Stored data entries
-*-*-
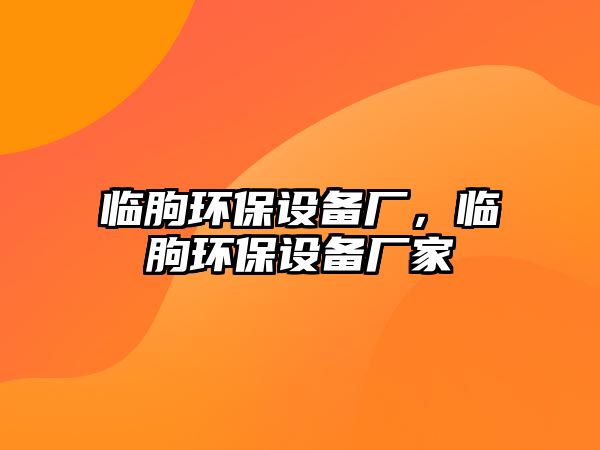 临朐环保设备厂，临朐环保设备厂家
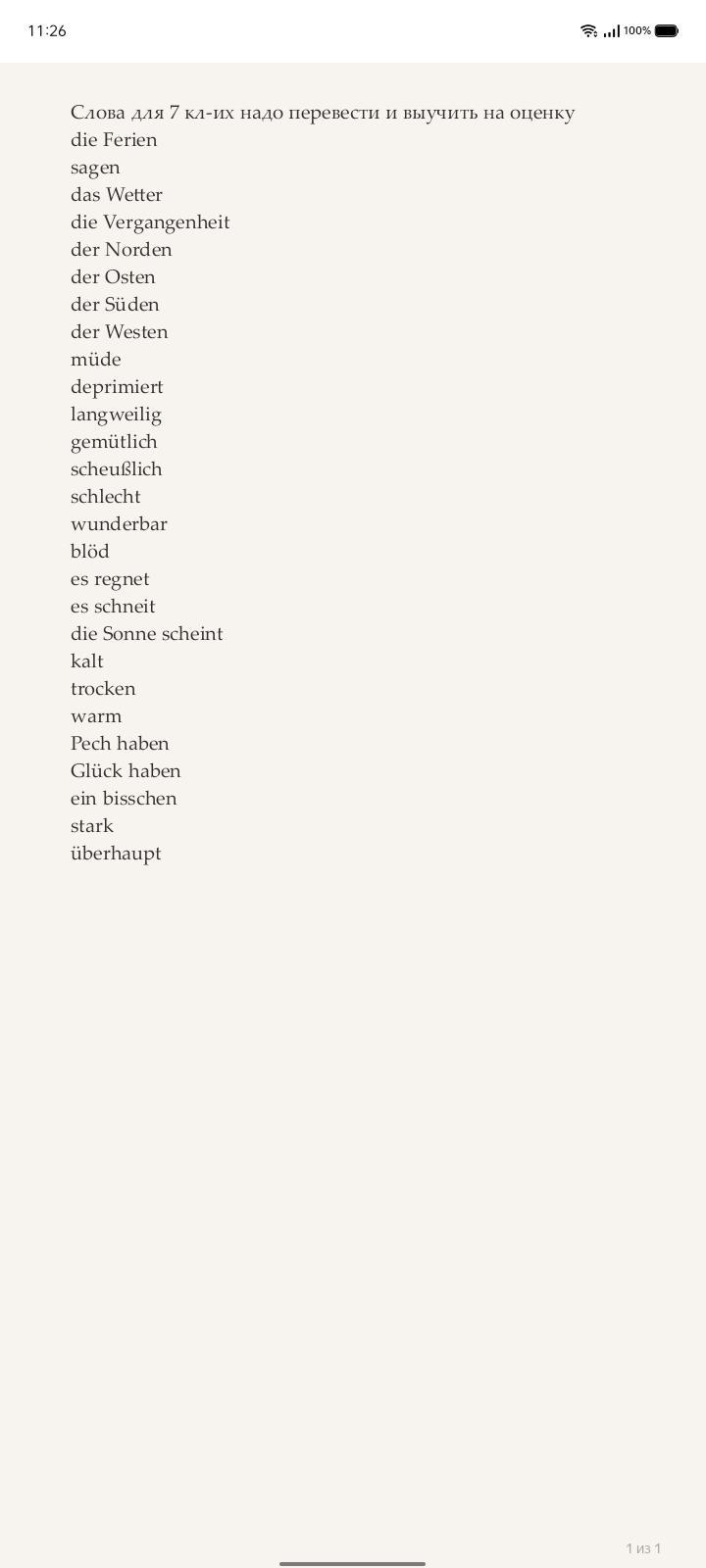 11:26

100%

Слова для 7 кл-их надо перевести и выучить на оценку
die Ferien
sagen
das Wetter
die Vergangenheit
der Norden
der Osten
der Süden
der Westen
müde
deprimiert
langweilig
gemütlich
scheußlich
schlecht
wunderbar
blöd
es regnet
es schneit
die Sonne scheint
kalt
trocken
warm
Pech haben
Glück haben
ein bisschen
stark
überhaupt

1 из 1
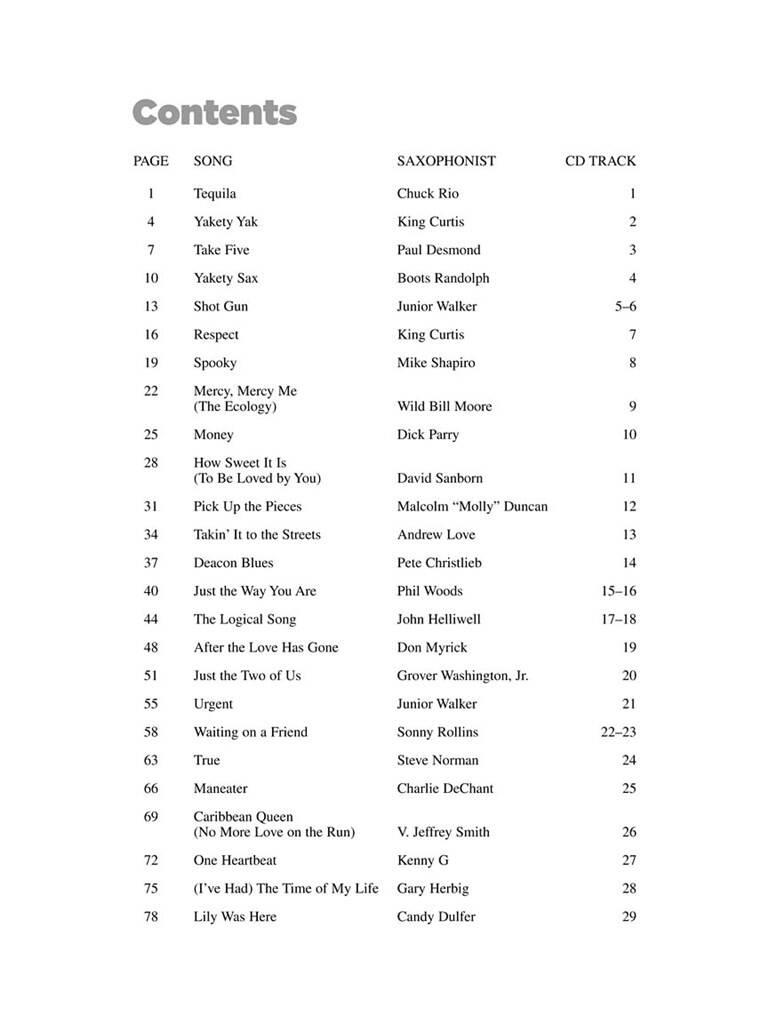 Contents

| PAGE | SONG | SAXOPHONIST | CD TRACK |
|---|---|---|---|
| 1 | Tequila | Chuck Rio | 1 |
| 4 | Yakety Yak | King Curtis | 2 |
| 7 | Take Five | Paul Desmond | 3 |
| 10 | Yakety Sax | Boots Randolph | 4 |
| 13 | Shot Gun | Junior Walker | 5–6 |
| 16 | Respect | King Curtis | 7 |
| 19 | Spooky | Mike Shapiro | 8 |
| 22 | Mercy, Mercy Me (The Ecology) | Wild Bill Moore | 9 |
| 25 | Money | Dick Parry | 10 |
| 28 | How Sweet It Is (To Be Loved by You) | David Sanborn | 11 |
| 31 | Pick Up the Pieces | Malcolm "Molly" Duncan | 12 |
| 34 | Takin' It to the Streets | Andrew Love | 13 |
| 37 | Deacon Blues | Pete Christlieb | 14 |
| 40 | Just the Way You Are | Phil Woods | 15–16 |
| 44 | The Logical Song | John Helliwell | 17–18 |
| 48 | After the Love Has Gone | Don Myrick | 19 |
| 51 | Just the Two of Us | Grover Washington, Jr. | 20 |
| 55 | Urgent | Junior Walker | 21 |
| 58 | Waiting on a Friend | Sonny Rollins | 22–23 |
| 63 | True | Steve Norman | 24 |
| 66 | Maneater | Charlie DeChant | 25 |
| 69 | Caribbean Queen (No More Love on the Run) | V. Jeffrey Smith | 26 |
| 72 | One Heartbeat | Kenny G | 27 |
| 75 | (I've Had) The Time of My Life | Gary Herbig | 28 |
| 78 | Lily Was Here | Candy Dulfer | 29 |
-*-*-
> **WORK INSTRUCTION**
Keep every word of the records above exactly, and return them with no pictures.

> **WRITTEN RESPONSE**
 临朐环保设备厂，临朐环保设备厂家
 11:26

100%

Слова для 7 кл-их надо перевести и выучить на оценку
die Ferien
sagen
das Wetter
die Vergangenheit
der Norden
der Osten
der Süden
der Westen
müde
deprimiert
langweilig
gemütlich
scheußlich
schlecht
wunderbar
blöd
es regnet
es schneit
die Sonne scheint
kalt
trocken
warm
Pech haben
Glück haben
ein bisschen
stark
überhaupt

1 из 1
 Contents

| PAGE | SONG | SAXOPHONIST | CD TRACK |
|---|---|---|---|
| 1 | Tequila | Chuck Rio | 1 |
| 4 | Yakety Yak | King Curtis | 2 |
| 7 | Take Five | Paul Desmond | 3 |
| 10 | Yakety Sax | Boots Randolph | 4 |
| 13 | Shot Gun | Junior Walker | 5–6 |
| 16 | Respect | King Curtis | 7 |
| 19 | Spooky | Mike Shapiro | 8 |
| 22 | Mercy, Mercy Me (The Ecology) | Wild Bill Moore | 9 |
| 25 | Money | Dick Parry | 10 |
| 28 | How Sweet It Is (To Be Loved by You) | David Sanborn | 11 |
| 31 | Pick Up the Pieces | Malcolm "Molly" Duncan | 12 |
| 34 | Takin' It to the Streets | Andrew Love | 13 |
| 37 | Deacon Blues | Pete Christlieb | 14 |
| 40 | Just the Way You Are | Phil Woods | 15–16 |
| 44 | The Logical Song | John Helliwell | 17–18 |
| 48 | After the Love Has Gone | Don Myrick | 19 |
| 51 | Just the Two of Us | Grover Washington, Jr. | 20 |
| 55 | Urgent | Junior Walker | 21 |
| 58 | Waiting on a Friend | Sonny Rollins | 22–23 |
| 63 | True | Steve Norman | 24 |
| 66 | Maneater | Charlie DeChant | 25 |
| 69 | Caribbean Queen (No More Love on the Run) | V. Jeffrey Smith | 26 |
| 72 | One Heartbeat | Kenny G | 27 |
| 75 | (I've Had) The Time of My Life | Gary Herbig | 28 |
| 78 | Lily Was Here | Candy Dulfer | 29 |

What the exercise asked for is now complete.